• [WORK TASK]: Where the word "closeInvoiceTab" shows up in a line below, that line is counted. State how many lines are counted, without any other words.

Stored data entries
....................
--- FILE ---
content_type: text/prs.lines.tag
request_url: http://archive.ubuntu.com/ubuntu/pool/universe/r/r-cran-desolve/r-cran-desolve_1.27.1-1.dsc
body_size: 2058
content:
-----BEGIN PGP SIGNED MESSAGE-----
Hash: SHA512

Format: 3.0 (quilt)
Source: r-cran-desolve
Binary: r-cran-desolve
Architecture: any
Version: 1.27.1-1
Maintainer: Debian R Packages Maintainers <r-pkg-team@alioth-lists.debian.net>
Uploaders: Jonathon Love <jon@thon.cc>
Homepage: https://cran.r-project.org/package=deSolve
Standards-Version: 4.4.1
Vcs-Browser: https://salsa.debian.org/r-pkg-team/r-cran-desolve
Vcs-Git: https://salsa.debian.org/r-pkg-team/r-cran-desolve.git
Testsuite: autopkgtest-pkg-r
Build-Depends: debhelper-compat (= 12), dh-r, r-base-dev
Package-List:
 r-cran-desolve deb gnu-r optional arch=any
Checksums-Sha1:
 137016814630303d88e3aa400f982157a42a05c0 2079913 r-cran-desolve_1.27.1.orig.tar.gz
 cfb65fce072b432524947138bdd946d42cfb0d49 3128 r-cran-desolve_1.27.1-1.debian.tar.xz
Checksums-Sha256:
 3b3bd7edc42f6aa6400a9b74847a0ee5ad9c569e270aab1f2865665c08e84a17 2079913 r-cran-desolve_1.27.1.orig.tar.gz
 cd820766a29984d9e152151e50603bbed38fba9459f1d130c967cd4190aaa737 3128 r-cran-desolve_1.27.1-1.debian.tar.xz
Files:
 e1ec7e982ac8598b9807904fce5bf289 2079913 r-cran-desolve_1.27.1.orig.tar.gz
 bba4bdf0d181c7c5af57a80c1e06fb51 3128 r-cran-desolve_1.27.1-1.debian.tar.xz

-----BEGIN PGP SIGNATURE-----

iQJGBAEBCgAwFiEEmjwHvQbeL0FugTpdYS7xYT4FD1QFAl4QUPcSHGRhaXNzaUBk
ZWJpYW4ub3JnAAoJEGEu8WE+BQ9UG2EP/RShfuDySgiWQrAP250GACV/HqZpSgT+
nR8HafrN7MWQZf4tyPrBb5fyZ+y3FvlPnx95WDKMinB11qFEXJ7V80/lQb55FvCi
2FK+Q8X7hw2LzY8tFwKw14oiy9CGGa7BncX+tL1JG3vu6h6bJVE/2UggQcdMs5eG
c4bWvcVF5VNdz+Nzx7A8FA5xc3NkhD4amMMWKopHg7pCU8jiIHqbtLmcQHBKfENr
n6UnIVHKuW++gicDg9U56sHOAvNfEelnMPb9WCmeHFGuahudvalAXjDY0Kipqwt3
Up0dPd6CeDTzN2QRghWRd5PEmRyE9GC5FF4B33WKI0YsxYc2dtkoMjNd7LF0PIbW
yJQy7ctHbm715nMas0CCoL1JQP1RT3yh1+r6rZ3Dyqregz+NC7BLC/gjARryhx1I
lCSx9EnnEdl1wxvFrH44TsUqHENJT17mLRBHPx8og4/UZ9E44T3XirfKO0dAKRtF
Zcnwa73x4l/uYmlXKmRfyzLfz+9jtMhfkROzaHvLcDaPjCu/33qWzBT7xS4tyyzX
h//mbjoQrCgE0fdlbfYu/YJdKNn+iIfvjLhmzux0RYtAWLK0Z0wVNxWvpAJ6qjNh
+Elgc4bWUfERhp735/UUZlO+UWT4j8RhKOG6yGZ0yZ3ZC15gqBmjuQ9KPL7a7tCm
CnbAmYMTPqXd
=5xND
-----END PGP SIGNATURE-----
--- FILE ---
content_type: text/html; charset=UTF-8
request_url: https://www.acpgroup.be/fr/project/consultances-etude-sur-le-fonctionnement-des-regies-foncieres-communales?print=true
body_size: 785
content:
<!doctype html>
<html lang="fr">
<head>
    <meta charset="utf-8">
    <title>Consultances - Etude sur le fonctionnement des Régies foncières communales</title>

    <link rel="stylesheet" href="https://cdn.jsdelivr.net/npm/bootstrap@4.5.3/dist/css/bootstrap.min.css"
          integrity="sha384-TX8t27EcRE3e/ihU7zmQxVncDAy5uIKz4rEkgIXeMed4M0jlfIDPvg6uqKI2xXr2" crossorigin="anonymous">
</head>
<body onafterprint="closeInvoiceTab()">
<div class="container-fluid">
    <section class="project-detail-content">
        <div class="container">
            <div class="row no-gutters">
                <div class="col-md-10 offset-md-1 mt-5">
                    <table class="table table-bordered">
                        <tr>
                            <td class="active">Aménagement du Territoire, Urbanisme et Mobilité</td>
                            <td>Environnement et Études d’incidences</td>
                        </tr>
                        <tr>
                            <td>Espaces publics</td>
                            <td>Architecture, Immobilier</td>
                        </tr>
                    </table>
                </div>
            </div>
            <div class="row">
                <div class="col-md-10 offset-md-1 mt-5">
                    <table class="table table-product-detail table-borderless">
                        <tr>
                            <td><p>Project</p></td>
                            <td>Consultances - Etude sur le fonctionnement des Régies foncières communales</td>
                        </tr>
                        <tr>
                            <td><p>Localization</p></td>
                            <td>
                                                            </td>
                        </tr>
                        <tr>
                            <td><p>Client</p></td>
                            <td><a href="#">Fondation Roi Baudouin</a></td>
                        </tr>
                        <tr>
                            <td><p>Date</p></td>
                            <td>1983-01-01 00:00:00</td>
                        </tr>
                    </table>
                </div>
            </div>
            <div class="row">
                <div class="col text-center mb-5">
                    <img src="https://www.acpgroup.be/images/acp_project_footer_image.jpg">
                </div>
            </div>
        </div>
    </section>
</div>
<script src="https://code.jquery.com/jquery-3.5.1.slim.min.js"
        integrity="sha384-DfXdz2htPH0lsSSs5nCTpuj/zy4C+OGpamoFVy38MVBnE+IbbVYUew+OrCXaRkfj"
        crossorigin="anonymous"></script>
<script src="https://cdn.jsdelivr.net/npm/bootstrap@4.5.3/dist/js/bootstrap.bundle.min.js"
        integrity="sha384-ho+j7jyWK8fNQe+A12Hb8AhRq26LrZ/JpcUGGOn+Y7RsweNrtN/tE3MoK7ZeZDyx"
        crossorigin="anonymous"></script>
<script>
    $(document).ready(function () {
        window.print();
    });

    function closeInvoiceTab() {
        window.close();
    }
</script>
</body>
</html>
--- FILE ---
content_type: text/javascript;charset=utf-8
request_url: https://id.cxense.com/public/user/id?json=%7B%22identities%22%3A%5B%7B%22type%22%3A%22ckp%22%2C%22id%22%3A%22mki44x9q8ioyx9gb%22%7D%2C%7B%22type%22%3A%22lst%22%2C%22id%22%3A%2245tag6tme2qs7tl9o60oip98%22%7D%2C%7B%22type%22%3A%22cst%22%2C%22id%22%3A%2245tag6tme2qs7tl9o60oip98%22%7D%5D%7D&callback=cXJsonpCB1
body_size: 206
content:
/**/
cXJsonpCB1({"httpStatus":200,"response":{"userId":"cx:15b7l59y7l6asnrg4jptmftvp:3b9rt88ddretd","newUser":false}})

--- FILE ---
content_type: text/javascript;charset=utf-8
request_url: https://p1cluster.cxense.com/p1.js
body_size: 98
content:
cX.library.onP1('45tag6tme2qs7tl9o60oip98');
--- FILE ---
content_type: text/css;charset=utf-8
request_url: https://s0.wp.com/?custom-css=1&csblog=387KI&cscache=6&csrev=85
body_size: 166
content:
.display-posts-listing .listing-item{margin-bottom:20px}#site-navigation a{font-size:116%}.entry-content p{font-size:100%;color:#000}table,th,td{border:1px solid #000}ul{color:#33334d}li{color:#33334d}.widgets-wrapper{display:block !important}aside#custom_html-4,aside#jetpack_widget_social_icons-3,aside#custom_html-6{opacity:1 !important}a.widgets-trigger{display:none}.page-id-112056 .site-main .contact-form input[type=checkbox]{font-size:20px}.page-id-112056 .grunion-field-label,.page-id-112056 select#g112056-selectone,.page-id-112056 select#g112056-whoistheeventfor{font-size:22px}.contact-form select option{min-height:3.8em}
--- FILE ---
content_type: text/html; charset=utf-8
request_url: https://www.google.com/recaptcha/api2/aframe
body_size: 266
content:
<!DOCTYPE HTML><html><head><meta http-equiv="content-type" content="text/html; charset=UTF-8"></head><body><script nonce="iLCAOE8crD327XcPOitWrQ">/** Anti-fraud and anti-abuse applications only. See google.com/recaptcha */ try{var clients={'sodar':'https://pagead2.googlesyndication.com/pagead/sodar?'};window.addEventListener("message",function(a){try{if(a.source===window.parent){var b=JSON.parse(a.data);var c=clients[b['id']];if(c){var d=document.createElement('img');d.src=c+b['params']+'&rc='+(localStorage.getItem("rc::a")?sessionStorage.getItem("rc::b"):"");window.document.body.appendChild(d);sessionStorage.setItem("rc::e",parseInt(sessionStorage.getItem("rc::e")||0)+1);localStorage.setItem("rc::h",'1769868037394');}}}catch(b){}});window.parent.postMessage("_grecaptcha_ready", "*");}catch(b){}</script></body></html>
....................
• [PROBLEM SOLUTION]: 2